**REQUIREMENTS**
Count the lines in the entries below that contain the string "each", matching case exactly. Reply with the number only.

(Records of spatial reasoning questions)
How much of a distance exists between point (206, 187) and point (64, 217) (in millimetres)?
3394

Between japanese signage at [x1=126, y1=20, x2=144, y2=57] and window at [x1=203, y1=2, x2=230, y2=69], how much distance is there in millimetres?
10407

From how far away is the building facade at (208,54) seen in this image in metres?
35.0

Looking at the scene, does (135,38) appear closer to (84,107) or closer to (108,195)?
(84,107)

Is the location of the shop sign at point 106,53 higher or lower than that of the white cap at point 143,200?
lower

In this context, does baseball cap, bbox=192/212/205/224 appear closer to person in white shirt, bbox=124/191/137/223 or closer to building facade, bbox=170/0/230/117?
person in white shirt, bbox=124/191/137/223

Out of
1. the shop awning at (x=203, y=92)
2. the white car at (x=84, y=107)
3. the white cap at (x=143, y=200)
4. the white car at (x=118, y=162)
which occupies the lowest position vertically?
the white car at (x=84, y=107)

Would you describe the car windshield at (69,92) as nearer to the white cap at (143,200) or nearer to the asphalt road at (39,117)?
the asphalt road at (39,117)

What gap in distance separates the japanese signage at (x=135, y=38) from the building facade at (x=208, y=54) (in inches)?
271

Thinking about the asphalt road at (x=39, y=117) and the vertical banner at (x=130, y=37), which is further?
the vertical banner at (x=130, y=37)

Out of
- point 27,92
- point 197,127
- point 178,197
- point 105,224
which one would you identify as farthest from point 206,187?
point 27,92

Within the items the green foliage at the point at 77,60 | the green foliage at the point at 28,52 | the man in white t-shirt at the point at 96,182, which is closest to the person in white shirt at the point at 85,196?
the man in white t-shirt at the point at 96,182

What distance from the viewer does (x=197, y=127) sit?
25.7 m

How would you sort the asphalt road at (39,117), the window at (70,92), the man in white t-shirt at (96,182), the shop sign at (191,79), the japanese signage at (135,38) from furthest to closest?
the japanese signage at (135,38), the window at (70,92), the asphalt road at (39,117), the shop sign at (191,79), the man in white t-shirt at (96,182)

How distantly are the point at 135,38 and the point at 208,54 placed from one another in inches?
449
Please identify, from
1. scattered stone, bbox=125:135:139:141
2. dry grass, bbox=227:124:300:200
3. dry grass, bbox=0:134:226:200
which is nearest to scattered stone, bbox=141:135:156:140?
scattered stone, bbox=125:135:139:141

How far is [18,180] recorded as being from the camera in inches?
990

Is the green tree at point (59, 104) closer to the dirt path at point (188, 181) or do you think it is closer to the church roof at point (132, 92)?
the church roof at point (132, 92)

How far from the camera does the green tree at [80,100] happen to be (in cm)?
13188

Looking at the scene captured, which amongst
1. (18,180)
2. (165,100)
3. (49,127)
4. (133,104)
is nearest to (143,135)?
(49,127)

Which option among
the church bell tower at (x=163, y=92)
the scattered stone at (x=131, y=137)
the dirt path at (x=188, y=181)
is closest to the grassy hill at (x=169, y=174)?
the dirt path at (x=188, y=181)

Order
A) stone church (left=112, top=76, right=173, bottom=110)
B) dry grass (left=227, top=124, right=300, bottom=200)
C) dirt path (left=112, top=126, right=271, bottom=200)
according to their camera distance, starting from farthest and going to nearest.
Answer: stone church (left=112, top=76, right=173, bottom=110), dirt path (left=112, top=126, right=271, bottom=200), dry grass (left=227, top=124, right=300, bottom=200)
---
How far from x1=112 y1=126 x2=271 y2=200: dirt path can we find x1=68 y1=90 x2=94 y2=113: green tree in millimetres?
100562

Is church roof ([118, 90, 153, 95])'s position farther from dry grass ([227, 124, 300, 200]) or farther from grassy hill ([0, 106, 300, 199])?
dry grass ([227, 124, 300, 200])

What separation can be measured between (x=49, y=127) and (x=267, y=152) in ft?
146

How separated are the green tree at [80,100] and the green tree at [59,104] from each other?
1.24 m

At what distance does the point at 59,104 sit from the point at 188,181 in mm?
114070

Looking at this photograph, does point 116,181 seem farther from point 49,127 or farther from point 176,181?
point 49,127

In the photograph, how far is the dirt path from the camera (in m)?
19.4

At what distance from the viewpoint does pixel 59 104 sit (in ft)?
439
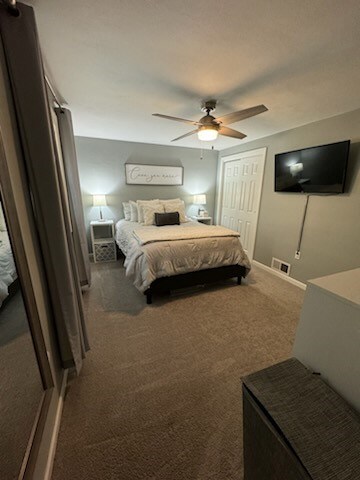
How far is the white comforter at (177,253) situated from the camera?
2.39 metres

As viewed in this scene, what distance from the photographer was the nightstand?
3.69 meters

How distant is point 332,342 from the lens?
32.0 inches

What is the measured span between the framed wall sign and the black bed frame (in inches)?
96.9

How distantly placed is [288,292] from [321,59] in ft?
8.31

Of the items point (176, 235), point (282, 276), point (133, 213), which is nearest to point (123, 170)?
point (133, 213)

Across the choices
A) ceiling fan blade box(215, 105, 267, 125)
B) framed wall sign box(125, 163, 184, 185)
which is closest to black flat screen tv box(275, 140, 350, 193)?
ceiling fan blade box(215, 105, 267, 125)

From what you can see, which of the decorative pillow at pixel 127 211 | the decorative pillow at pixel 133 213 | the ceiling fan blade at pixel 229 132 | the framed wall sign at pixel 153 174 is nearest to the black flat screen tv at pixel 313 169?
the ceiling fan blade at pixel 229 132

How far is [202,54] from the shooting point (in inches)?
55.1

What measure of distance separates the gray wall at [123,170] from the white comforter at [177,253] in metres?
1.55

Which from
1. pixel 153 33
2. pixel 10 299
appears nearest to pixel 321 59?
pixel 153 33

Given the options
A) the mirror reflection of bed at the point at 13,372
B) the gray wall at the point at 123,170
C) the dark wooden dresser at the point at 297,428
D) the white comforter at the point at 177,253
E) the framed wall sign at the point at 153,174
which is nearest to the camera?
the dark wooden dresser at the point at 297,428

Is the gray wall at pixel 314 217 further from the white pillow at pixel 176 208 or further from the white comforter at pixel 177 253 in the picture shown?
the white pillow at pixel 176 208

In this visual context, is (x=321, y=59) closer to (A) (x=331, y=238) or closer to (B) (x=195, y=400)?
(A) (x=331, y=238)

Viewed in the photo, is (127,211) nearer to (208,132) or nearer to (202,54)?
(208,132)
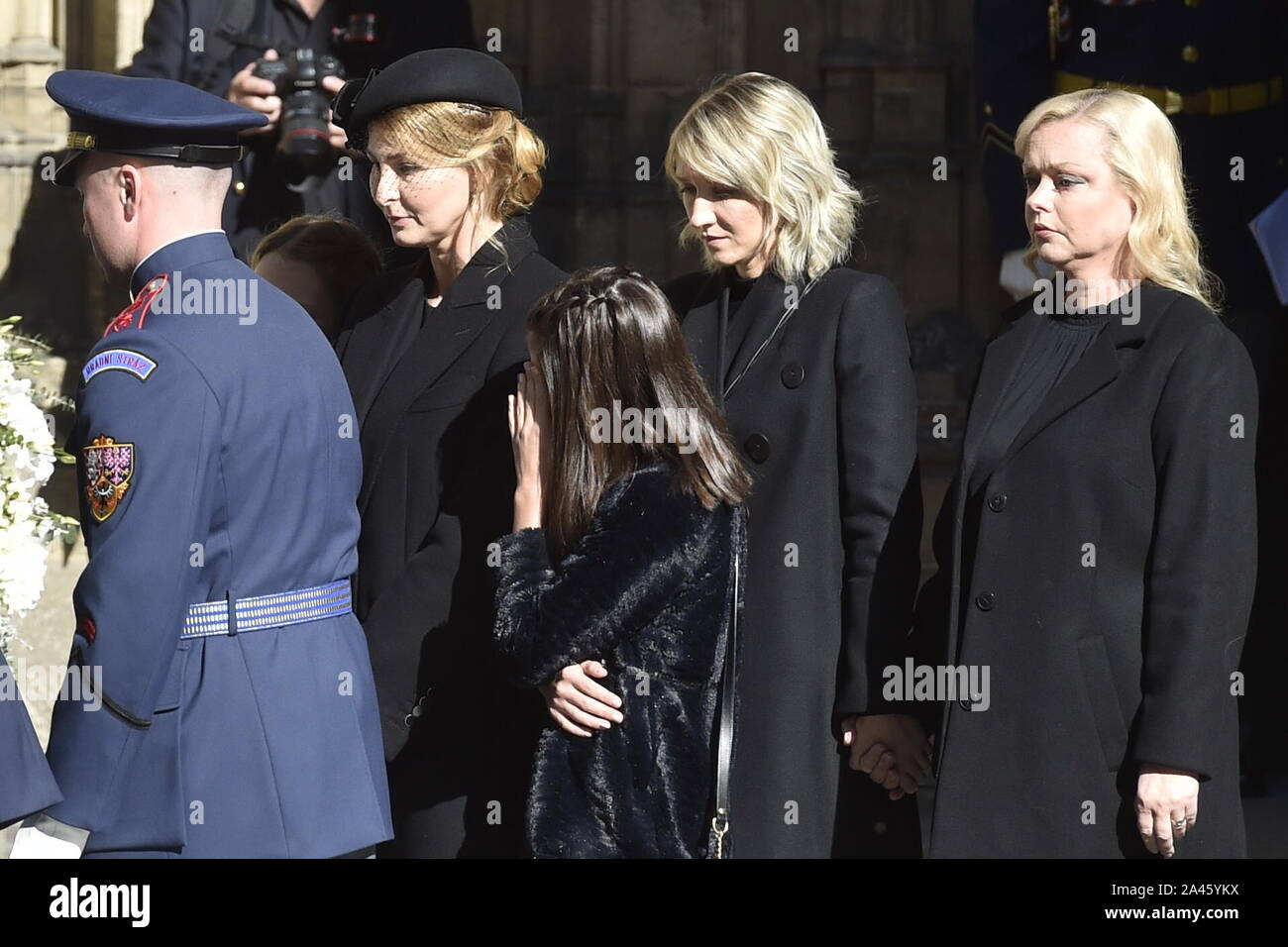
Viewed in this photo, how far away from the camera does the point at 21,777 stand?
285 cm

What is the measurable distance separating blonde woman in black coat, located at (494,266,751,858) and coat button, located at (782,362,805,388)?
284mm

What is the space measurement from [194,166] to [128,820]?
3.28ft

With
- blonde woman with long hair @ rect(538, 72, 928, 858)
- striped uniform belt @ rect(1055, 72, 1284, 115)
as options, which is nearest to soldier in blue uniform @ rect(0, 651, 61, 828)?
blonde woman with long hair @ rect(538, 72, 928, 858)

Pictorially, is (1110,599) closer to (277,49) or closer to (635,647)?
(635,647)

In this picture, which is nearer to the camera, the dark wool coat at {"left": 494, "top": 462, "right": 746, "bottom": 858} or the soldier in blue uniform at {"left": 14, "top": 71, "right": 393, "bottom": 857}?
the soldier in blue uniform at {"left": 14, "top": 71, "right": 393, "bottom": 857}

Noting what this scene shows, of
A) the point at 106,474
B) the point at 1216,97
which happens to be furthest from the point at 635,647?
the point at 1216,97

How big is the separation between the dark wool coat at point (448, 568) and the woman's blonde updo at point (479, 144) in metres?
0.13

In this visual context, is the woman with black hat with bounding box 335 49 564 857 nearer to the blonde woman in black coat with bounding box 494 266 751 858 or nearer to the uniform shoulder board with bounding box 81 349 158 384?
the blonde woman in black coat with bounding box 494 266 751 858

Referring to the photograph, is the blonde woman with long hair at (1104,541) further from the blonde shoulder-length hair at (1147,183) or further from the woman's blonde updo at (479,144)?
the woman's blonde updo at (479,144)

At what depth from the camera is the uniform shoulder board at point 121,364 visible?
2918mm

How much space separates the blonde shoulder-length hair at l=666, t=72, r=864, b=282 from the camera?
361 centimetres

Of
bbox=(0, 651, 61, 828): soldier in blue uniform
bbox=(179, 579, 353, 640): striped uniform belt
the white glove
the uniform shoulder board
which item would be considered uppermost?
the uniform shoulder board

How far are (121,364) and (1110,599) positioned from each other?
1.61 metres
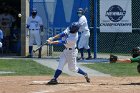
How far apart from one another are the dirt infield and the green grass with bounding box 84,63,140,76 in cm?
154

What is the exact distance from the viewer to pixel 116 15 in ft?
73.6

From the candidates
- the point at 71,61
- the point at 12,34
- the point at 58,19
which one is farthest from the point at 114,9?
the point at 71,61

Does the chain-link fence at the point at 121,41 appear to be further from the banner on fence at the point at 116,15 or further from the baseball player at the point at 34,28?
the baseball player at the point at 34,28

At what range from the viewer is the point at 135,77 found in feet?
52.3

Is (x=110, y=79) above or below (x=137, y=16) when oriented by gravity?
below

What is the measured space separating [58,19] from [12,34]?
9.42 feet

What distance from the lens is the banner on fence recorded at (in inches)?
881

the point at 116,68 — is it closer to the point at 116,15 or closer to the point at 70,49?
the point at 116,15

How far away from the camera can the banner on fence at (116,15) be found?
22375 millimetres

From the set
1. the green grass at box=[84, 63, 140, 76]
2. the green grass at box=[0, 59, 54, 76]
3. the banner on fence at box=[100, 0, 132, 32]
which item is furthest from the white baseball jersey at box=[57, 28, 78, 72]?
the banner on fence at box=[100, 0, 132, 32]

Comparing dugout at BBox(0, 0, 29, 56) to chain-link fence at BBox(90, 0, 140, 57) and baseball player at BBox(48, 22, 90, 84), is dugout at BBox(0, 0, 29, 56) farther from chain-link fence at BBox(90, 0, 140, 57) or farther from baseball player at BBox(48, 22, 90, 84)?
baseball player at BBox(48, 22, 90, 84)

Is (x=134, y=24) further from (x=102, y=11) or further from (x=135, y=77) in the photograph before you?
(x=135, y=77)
==
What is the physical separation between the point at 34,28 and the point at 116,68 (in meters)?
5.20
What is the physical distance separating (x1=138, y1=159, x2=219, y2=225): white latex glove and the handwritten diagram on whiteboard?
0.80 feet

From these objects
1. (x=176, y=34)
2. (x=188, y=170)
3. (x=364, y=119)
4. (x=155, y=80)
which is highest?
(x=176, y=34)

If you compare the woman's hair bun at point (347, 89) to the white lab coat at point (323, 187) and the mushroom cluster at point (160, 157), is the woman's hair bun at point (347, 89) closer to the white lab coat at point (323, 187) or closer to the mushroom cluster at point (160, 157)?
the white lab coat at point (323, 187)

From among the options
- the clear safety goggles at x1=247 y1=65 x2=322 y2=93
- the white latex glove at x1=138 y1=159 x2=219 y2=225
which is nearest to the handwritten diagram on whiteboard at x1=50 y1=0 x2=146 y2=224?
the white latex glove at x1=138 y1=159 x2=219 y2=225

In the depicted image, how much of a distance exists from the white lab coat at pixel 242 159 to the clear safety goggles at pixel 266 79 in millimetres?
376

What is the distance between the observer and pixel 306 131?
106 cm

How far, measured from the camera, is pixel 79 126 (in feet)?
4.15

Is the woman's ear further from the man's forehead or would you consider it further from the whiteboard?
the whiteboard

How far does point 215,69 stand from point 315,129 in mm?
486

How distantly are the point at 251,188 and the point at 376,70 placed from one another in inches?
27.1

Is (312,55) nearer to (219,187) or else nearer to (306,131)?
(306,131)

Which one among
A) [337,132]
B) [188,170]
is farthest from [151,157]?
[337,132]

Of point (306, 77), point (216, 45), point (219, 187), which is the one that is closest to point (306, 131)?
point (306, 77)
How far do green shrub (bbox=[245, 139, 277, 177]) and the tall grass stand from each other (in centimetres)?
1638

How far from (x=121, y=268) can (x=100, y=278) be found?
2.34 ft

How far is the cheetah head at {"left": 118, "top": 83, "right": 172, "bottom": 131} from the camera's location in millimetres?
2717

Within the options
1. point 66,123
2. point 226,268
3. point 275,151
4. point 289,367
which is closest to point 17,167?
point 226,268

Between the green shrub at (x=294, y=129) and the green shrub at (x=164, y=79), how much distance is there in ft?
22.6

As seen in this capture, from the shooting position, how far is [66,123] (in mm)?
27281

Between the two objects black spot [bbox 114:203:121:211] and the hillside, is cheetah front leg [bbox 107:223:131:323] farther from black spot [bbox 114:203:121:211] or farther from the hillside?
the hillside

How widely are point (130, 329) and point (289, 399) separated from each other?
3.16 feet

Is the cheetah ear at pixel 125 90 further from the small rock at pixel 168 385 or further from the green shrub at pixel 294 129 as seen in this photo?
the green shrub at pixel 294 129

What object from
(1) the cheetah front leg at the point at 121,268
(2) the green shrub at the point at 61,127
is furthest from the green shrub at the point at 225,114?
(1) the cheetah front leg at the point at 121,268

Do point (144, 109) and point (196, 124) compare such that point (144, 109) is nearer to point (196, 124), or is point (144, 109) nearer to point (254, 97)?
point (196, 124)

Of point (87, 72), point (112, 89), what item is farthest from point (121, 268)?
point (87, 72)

**TASK SOLUTION**
4